Pictured, from left to right: Peter Adamson, chair of the Children’s Oncology Group at the Children’s Hospital of Philadelphia; Brian Marden, chief pharmacy officer at MaineHealth Portland, ME;  Daniel Teich, vice president of pharmacy purchasing and contracting at Fairview Pharmacy Services in Minneapolis, MN; and Edward Mariano, M.D., chief of anesthesiology and perioperative care service and associate chief of staff for inpatient surgical services at VA Palo Alto (Calif.) Health Care System, discuss drug shortages and their impact on patients.

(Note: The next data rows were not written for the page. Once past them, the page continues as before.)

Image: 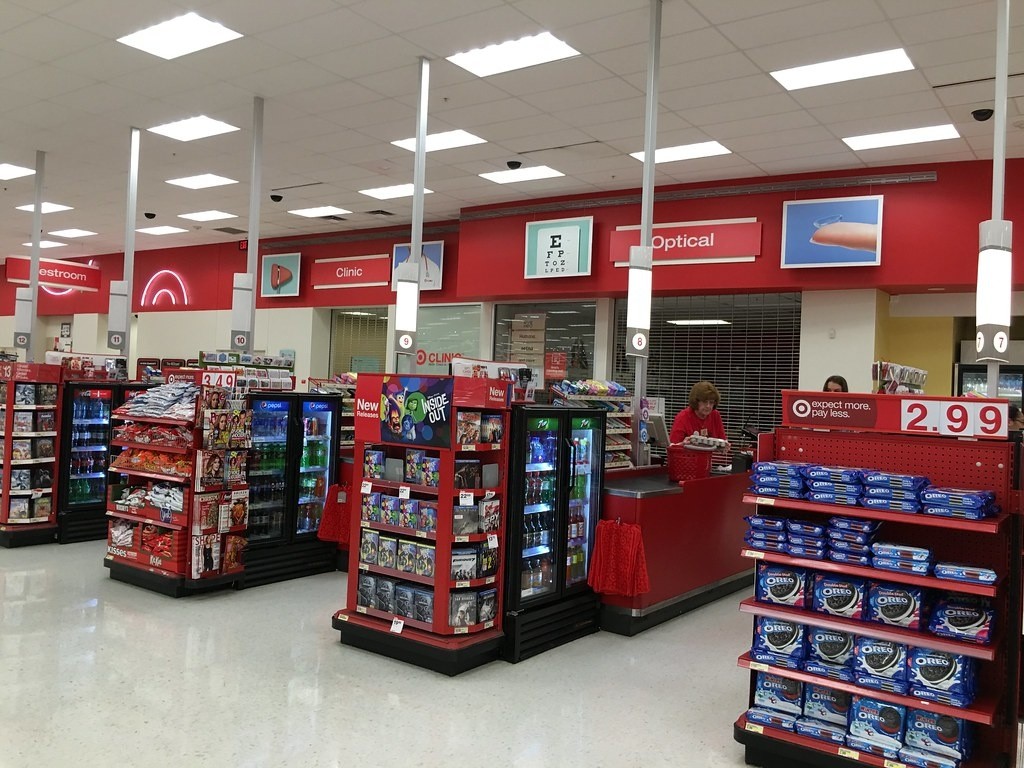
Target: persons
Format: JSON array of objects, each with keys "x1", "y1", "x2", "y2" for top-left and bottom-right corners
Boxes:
[
  {"x1": 230, "y1": 457, "x2": 236, "y2": 467},
  {"x1": 232, "y1": 415, "x2": 239, "y2": 423},
  {"x1": 238, "y1": 410, "x2": 247, "y2": 432},
  {"x1": 209, "y1": 392, "x2": 219, "y2": 409},
  {"x1": 213, "y1": 414, "x2": 227, "y2": 432},
  {"x1": 1007, "y1": 406, "x2": 1024, "y2": 431},
  {"x1": 802, "y1": 375, "x2": 854, "y2": 433},
  {"x1": 205, "y1": 454, "x2": 222, "y2": 476},
  {"x1": 201, "y1": 535, "x2": 214, "y2": 571},
  {"x1": 669, "y1": 381, "x2": 731, "y2": 455},
  {"x1": 236, "y1": 451, "x2": 242, "y2": 474}
]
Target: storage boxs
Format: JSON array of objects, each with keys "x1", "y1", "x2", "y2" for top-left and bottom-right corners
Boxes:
[
  {"x1": 754, "y1": 563, "x2": 997, "y2": 761},
  {"x1": 509, "y1": 313, "x2": 547, "y2": 389}
]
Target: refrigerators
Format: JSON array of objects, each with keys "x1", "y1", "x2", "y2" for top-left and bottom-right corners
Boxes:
[
  {"x1": 241, "y1": 394, "x2": 344, "y2": 588},
  {"x1": 55, "y1": 383, "x2": 161, "y2": 542},
  {"x1": 495, "y1": 403, "x2": 602, "y2": 663}
]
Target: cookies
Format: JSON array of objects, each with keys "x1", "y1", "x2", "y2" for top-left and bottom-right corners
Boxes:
[{"x1": 765, "y1": 571, "x2": 987, "y2": 684}]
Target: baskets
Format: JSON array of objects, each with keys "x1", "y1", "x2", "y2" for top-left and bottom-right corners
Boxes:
[{"x1": 666, "y1": 443, "x2": 717, "y2": 481}]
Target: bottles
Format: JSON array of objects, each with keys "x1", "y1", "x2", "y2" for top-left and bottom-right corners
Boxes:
[
  {"x1": 251, "y1": 416, "x2": 325, "y2": 536},
  {"x1": 68, "y1": 399, "x2": 127, "y2": 506},
  {"x1": 520, "y1": 429, "x2": 591, "y2": 593}
]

Drug shortages threaten the quality of patient care, narrow treatment options and often result in the use of potentially less effective alternative medications, hospital and health system leaders said at a briefing today on Capitol Hill, urging Congress to pass the AHA-supported Mitigating Emergency Drug Shortages Act (S.2723).
 
Introduced last week by Sens. Susan Collins, R-Maine, and Tina Smith, D-Minn., the legislation would require manufacturers to disclose the root causes and expected duration of shortages, and develop contingency plans to ensure an ongoing supply, among other provisions.
 
“We need to get past the notion that this is a temporary problem that sometimes occurs when there’s a hurricane in Puerto Rico,” Collins said at the start of the briefing. “That can be a factor and indeed has been a factor, but this is a far more complicated problem with root causes that we need to address.”
 
More than 100 drugs are currently in short supply, presenting a major challenge for every segment of health care.
 
Peter Adamson, M.D., an oncologist at the Children’s Hospital of Philadelphia, spoke about the shortage of vincristine, a chemotherapy drug essential to the treatment of most pediatric cancers. Adamson said his hospital uses it to treat three out of four children with cancer.
 
“We had to tell families they couldn’t get it,” he said, describing difficult conversations with parents and family members. “The MEDS Act is an important next step.”
 
Edward Mariano, M.D., chief of anesthesiology and perioperative care services at the Department of Veteran Affairs’ VA Palo Alto (Calif.) Health Care System, underscored the need for providers to have the means to perform at their best.
 
“Not having the right drugs at the right time for our patients, it really forces us to use alternatives that may be less acceptable, if they exist at all,” Mariano said. “And this represents a form of moral injury that is a huge contributor to the epidemic of physician burnout. We need to consider this because we need a physician workforce that can fulfill its calling and take care of our population.”
 
Using alternative medications and treatments isn’t as simple as some think, said Daniel Teich, vice president of pharmacy purchasing and contracting for Fairview Pharmacy Services, part of Minneapolis-based Fairview Health Services.
 
“These products are carefully picked and embedded in our care plans to treat our patients in a thoughtful, careful clinical model,” Teich said. “And this disruption caused by these continuous drug shortages are a distraction from the real mission for caring and healing patients we serve.”
 
The AHA, American Society of Anesthesiologists, American Society of Clinical Oncology, American Society of Health-System Pharmacists, American Society for Parenteral and Enteral Nutrition, Children’s Hospital Association, Federation of American Hospitals, and Premier hosted the briefing.